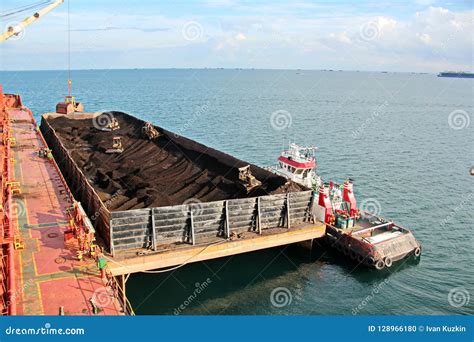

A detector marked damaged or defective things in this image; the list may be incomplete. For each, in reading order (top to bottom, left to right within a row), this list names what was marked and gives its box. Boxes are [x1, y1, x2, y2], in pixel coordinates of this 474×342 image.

rusty barge hull [39, 111, 322, 264]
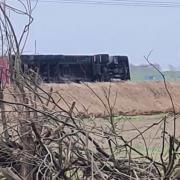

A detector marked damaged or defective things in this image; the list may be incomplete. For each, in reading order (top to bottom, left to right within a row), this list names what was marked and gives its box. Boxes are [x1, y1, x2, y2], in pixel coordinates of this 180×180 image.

overturned lorry [20, 54, 131, 83]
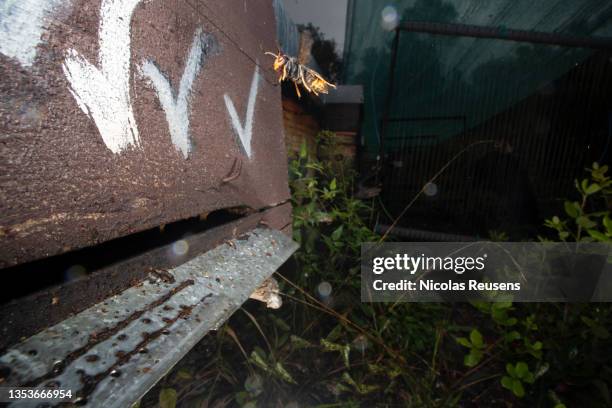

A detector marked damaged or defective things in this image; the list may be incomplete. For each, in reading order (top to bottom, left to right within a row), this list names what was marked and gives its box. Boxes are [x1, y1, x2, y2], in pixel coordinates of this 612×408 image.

rusty metal strip [0, 228, 298, 406]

◇ ◇ ◇ ◇ ◇

▶ **Directions for this task**
Write out the lines above from the one containing "this 612×408 image." through the last, exactly as they are.

▶ **Answer for this exercise**
A detector marked damaged or defective things in this image; the list may be incomplete. For each, in reading order (top to bottom, left to right within a row), this list names what was marked and gives its box. Boxes are [x1, y1, x2, y2], in pixel coordinates of this 612×408 image.

rusty metal strip [0, 228, 298, 406]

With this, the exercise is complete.